Quebec Premier Jean Charest is now in a political pickle of his own making. The budget his government presented in the Quebec National Assembly this week is perhaps the boldest move he has made since becoming leader of the province. The only thing is that boldness was probably best suited to his first term. If he had been bold then, people wouldn't have reason to doubt his motives today.

Opposition Leader Mario Dumont has declared that short of excising the $950 million tax cut that is the centrepiece of the Charest budget, the Liberals should not count on the support of his party, the ADQ. And the Parti Quebecois, still reeling from the worst electoral defeat in its history, has declared the budget incompatible with its core beliefs.

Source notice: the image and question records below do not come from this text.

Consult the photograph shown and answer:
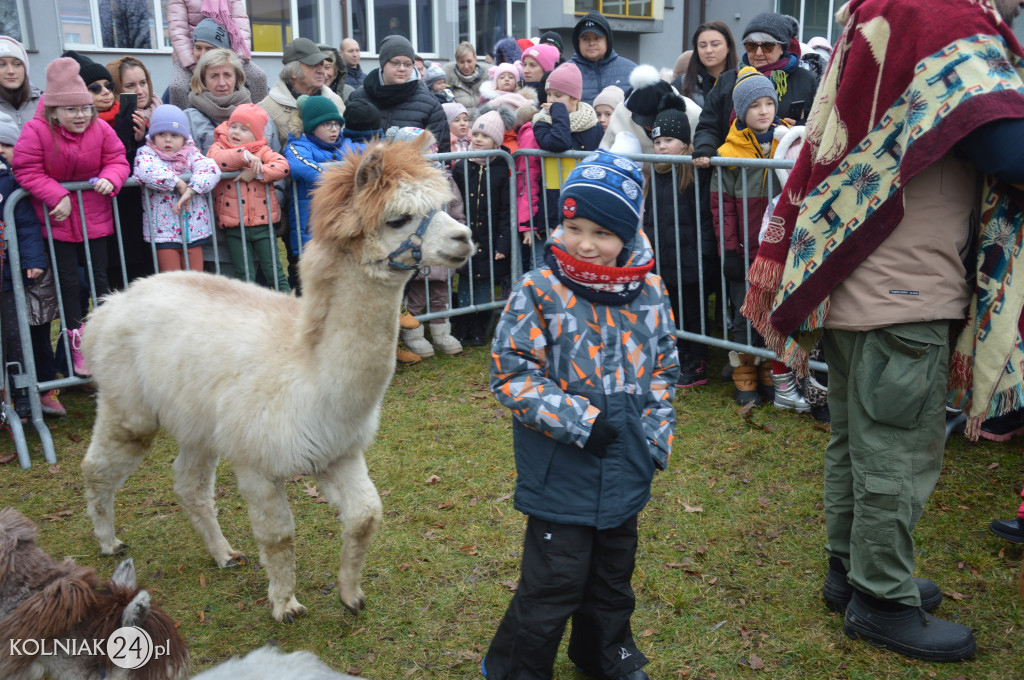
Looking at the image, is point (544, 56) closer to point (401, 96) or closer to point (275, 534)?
point (401, 96)

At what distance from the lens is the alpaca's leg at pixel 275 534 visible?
10.8 feet

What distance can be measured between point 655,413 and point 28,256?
4.46 m

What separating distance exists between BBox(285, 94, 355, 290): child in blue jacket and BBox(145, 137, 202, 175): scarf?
66 cm

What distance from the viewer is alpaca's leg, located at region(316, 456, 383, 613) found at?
10.9ft

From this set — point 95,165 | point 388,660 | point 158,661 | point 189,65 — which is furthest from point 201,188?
point 158,661

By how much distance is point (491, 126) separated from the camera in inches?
283

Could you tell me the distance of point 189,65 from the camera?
789 centimetres

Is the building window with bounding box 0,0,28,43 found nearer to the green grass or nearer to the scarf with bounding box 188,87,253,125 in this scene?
the scarf with bounding box 188,87,253,125

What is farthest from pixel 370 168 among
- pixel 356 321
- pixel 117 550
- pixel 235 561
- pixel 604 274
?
pixel 117 550

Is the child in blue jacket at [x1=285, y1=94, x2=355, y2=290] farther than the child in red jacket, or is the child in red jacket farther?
the child in blue jacket at [x1=285, y1=94, x2=355, y2=290]

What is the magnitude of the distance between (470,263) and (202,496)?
361 cm

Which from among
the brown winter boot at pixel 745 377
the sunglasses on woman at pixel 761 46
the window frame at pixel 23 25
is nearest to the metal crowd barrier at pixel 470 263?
the brown winter boot at pixel 745 377

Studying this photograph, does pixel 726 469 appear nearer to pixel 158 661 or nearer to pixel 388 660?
pixel 388 660

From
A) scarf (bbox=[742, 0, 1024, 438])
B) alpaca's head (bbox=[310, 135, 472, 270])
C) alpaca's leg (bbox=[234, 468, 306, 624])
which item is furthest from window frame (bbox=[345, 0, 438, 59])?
scarf (bbox=[742, 0, 1024, 438])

Saddled with a crippled leader and financially tapped out a scant month ago, the PQ appeared to be a soft touch that would be forced to prop up the government in the short term. At least that's what the Liberals believed. But as the Toronto Star's Chantal Hebert mentioned in her May 26 column, the government made its budget decisions when Andre Boisclair was still leader of the PQ. They didn't account for Boisclair's resignation and the rise of Pauline Marois, who is now the PQ leader in all but name.

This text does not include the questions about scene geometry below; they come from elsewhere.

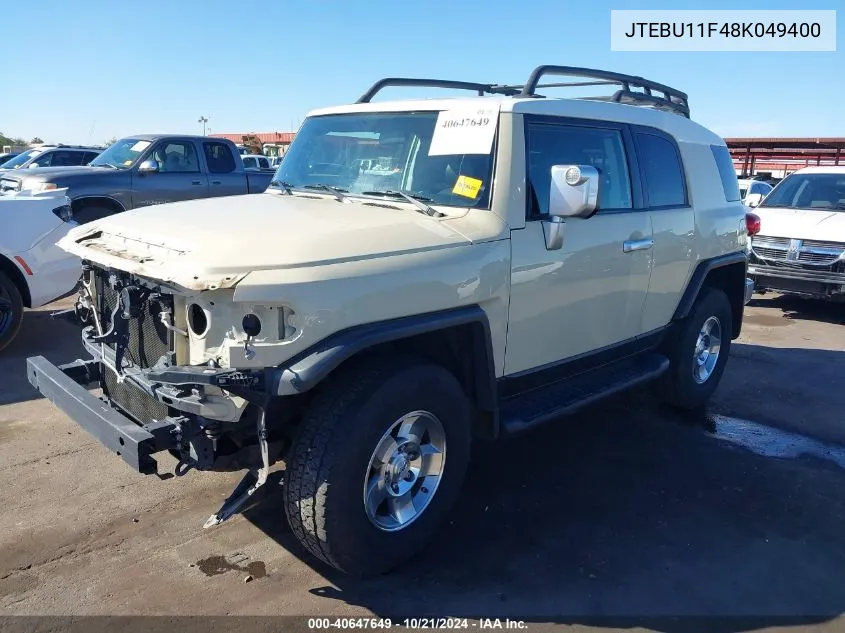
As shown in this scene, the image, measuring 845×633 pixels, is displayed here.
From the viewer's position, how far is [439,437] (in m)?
3.41

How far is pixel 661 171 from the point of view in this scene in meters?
4.87

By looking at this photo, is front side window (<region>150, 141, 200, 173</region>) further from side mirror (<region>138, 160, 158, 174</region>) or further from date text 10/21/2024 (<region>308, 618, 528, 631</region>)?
date text 10/21/2024 (<region>308, 618, 528, 631</region>)

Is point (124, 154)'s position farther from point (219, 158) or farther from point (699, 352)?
point (699, 352)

Marois is fresh from administering a swift ass-kicking to current Bloc Quebecois leader Gilles Duceppe, who thought he could rally enough support to win the PQ leadership. After he beat a hasty, embarrassing retreat to Ottawa, Marois consolidated her hold on the party and, barring some unforeseen circumstance, will be sworn in officially as the leader by the end of June at the latest. Her party is riding a popular wave, leading all polls taken since the March election, and Marios is also personally popular.

In contrast, Charest is in the exact inverse situation. His party trails both opposition parties in the post-election polls, he is as personally unpopular as he has ever been, and people across the country are angry that he used increased equalization payments from the federal government, demanded for years as essential to maintain the province's social safety net, to promise a massive tax cut funded by taxpayers in the rest of the country.

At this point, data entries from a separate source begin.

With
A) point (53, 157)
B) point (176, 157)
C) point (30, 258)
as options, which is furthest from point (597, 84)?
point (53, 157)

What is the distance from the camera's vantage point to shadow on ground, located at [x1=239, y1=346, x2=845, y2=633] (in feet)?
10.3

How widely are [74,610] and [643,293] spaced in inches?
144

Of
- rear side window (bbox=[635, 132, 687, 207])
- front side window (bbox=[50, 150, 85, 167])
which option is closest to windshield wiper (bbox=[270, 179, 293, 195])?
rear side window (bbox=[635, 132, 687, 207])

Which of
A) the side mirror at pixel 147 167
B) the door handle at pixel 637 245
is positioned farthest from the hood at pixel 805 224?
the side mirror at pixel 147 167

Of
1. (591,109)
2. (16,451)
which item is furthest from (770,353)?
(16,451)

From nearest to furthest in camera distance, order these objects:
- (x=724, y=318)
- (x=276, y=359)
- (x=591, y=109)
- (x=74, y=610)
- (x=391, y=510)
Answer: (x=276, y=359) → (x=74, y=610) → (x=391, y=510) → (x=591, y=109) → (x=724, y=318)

His political brinksmanship in the National Assembly can only end badly for the Liberals. As has been pointed out by numerous analysts, he must either present supplementary changes to the budget to please the PQ or the ADQ, thereby losing face and appearing weak, or push the budget through to a vote as it is written, thereby risking an election he will be hard-pressed to win.

Quebeckers aren't stupid. They know Opposition resistance to the tax cut is not an attack on the middle class (as Charest is trying to spin it) but rather a stand based on what the province can afford in the here and now. There is still room for modest tax cuts in the budget coupled with debt relief and moderate reinvestment in social priorities. Charest, who probably recognized his tax-cutting budget would be dead on arrival given his minority status, could have chosen compromise. Generally speaking, that's what voters want when they refuse a majority to a governing party in the first place.

But in choosing the path of greatest resistance, Charest cannot blame Dumont and/or the PQ for his plight. He chose this strategy willingly. When it comes to the budget, it is the government and the government alone who frames the debate and sets the agenda.If an election is avoided over the budget, Charest will be forever crippled and his leadership of his party and the government will be placed on life support. If the government is defeated, a new election is all but certain (given the ADQ's probable inability to secure the confidence of the House to govern). And the only outcome of a summer election I can see at this point is a massive Liberal defeat, consolidation of ADQ support, and a government led by Marois, who would quickly be sworn in as PQ party leader in the event of a Charest non-confidence vote, or Dumont, whose party didn't even have official status in the National Assembly four months ago.

Charest's political career is in its death throes. His demise is Dumont's gain. Marois may finally grasp the brass ring. And the Liberal Party, decimated, relegated to third-party status in much of francophone Quebec as well as in the National Assembly, may be the next provincial party in Quebec's history to die an ignoble death, following the path blazed by the Conservative Party, the Union Nationale and the Creditistes.